There should also be more reporting on social aspects and outcomes. This will have an impact on a company's overall rating, often expressed in ESG scores. Having policies alone is not enough.

To me, it looks more like the taxonomy is what you might call a "licence to operate."

Is that also how you see it? Or is the social taxonomy adding value for investors in other areas?

Regards, Caspar



Ruud Hadders

Ruud Hadders
Responsible Investment Officer - ACTIAM


Hi Caspar,

As with previous crises, inequality in the world has increased as a result of the COVID-19 pandemic. According to the ILO, the pandemic has resulted in a $ 3.7 trillion loss of income for the global workforce, equivalent to 255 million full-time jobs lost.

The pandemic has also exposed inequalities within countries, particularly affecting the low-skilled, ethnic minorities and young adults. Also, the pandemic has clearly demonstrated that many of the essential services we rely on are run by individuals with weak forms of worker protection. The European Commission's announcement to introduce a social taxonomy as well, which will define what is expected of companies in how they treat both their employees and the society in which they operate, has therefore become even more important.

Increasingly, investors are monitoring how companies they invest in ensure basic rights for the society, such as protecting human rights and preventing child labour.

However, as well as this ethical baseline and meeting legal requirements, it is important to raise workers' living standards in real terms. On the one hand because this is how companies and investors will comply with international treaties and guidelines such as the UN Guiding Principles on Business and Human Rights (UNGPs) and, on the other hand, because they face less financial risk this way, since the likelihood of protests and staff turnover is reduced. Employee satisfaction and health are also improved when, for example, a living wage is paid or employees have access to good healthcare. This promotes productivity and resilience within the chain.

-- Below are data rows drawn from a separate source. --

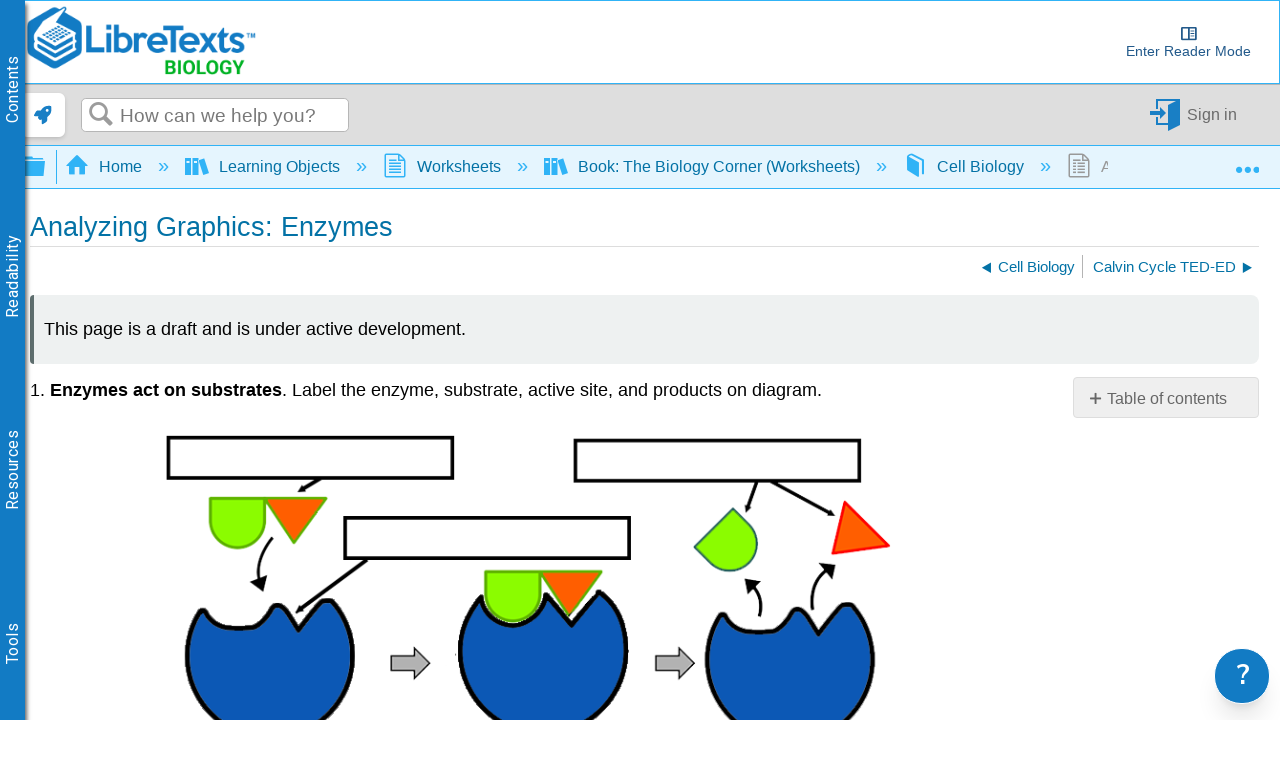

--- FILE ---
content_type: application/javascript
request_url: https://cdn.libretexts.net/github/LibreTextsMain/Miscellaneous/printYoutube.js
body_size: 440
content:
if (!window["youtubeIFrame"]) {
	window["youtubeIframe"] = true;
	
	window.addEventListener("load", async () => {
		
		let candidates = $("iframe");
		for (let i = 0; i < candidates.length; i++) {
			let iframe = candidates[i];
			if (iframe && iframe.src && !iframe.classList.contains("youtubeIFrame")
				&& iframe.src.includes("www.youtube.com") || iframe.src.includes("www.youtube-nocookie.com")) {
				iframe.id = 'qrcode' + i;
				
				let videoID = iframe.src.match(/^.*(youtu.be\/|v\/|e\/|u\/\w+\/|embed\/|v=)([^#\&\?]*).*/);
				if (videoID) {
					console.log(iframe.id, videoID);
					videoID = videoID[2];
				}
				
				
				let this_qrcode = document.createElement("canvas");
				this_qrcode.classList.add("thisqrcode");
				this_qrcode.id = 'this_qrcode' + i;
				// console.log(this_qrcode.id);
				
				
				iframe.classList.add("youtubeIFrame");
				let youtubeImgContainer = document.createElement("a");
				youtubeImgContainer.innerHTML = "<img class='youtubeImage' src=" + "\"https://img.youtube.com/vi/" + videoID + "/0.jpg\"" + "/>";
				youtubeImgContainer.href = "https://www.youtube.com/watch?v=" + videoID;
				
				youtubeImgContainer.classList.add("youtubeImageContainer");
				$(youtubeImgContainer).insertAfter(iframe);
				
				/*let extraDiv = document.createElement("div");
extraDiv.innerHTML = '<button class="ytp-large-play-button ytp-button" aria-label="Play"><svg height="100%" version="1.1" viewBox="0 0 68 48" width="100%"><path class="ytp-large-play-button-bg" d="M66.52,7.74c-0.78-2.93-2.49-5.41-5.42-6.19C55.79,.13,34,0,34,0S12.21,.13,6.9,1.55 C3.97,2.33,2.27,4.81,1.48,7.74C0.06,13.05,0,24,0,24s0.06,10.95,1.48,16.26c0.78,2.93,2.49,5.41,5.42,6.19 C12.21,47.87,34,48,34,48s21.79-0.13,27.1-1.55c2.93-0.78,4.64-3.26,5.42-6.19C67.94,34.95,68,24,68,24S67.94,13.05,66.52,7.74z" fill="#212121" fill-opacity="0.8"></path><path d="M 45,24 27,14 27,34" fill="#fff"></path></svg></button>';


				//$(extraDiv).insertAfter(youtubeImgContainer);
				youtubeImgContainer.appendChild(extraDiv);*/
				
				youtubeImgContainer.appendChild(this_qrcode);
				let qrcode = await QRCode.toDataURL(this_qrcode, youtubeImgContainer.href, {
					width: 100,
					height: 100,
					margin: 2,
				});
				console.log(youtubeImgContainer.href);
				
				iframe.src = iframe.src.replace('www.youtube.com', 'www.youtube-nocookie.com');
			}
		}
		
	});
}

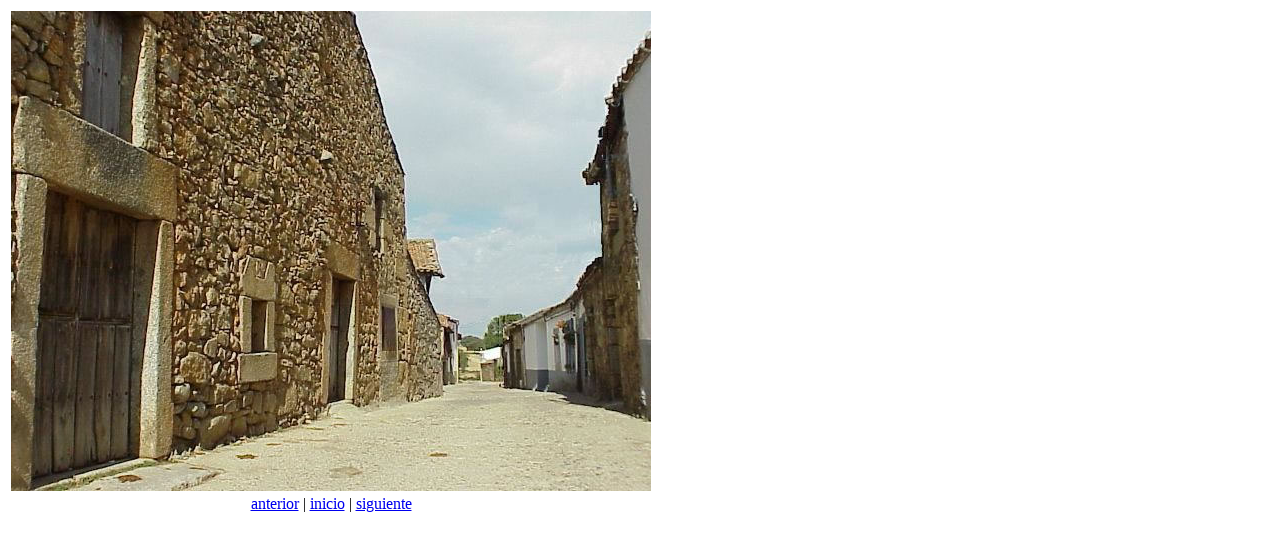

--- FILE ---
content_type: text/html
request_url: https://lacabezadebejar.com/pages/calles___22_jpg.htm
body_size: 140
content:
<html><head><title>< / calles - 22.jpg</title></head><body bgcolor="#ffffff"><table border=0><tr><td align="left"><h2></h2>      <a href="../images/calles___22_jpg.jpg"><img src="../images/calles___22_jpg.jpg" border=0></a></td></tr><tr>    <td align="center"><a href="../pages/calles___21_jpg.htm">anterior</a> | <a href="../calles.htm">inicio</a>       | <a href="../pages/calles___23_jpg.htm">siguiente</a></td></tr></table></body></html>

In contrast to information about how companies deal with the environment, there is still limited reporting on this social impact. Because there is no standardised way to make this impact transparent, the announcement to expand the taxonomy to include social themes is indeed a step in the right direction.

“There is still a lot to be crystallised before investors can use the social taxonomy to drive improvements in social impact.”


The announcement has nevertheless already raised a few eyebrows, though. For example, on behalf of Dutch investors, Eumedion has asked the Commission how to deal with the link between social and other sustainability factors, for example when addressing climate issues is accompanied in practice by a negative social impact - or vice versa.

social taxonomy

In addition, as with the green taxonomy, the question is how "hard" the European Commission's indicators will be for actually differentiating among companies whose social impact is positive. Finally, the question arises of how to deal with cultural differences between countries in which companies operate.

Thus, there is still a lot to be crystallised before investors can use the social taxonomy to drive improvements in social impact. This makes it all the more important for investors to identify the social impact of each company. Although traditionally we often look at the negative impact that undesirable social behaviour can have on the valuation of a company, there will increasingly also be companies that are able to distinguish themselves in a positive way and thus, for example, tap into new markets and win the 'war on talent' in terms of a human resource policy.

It is interesting to follow closely the roll-out of the social taxonomy, but also to make an active contribution to it.

Translating these developments and data into customer service is therefore high on my agenda!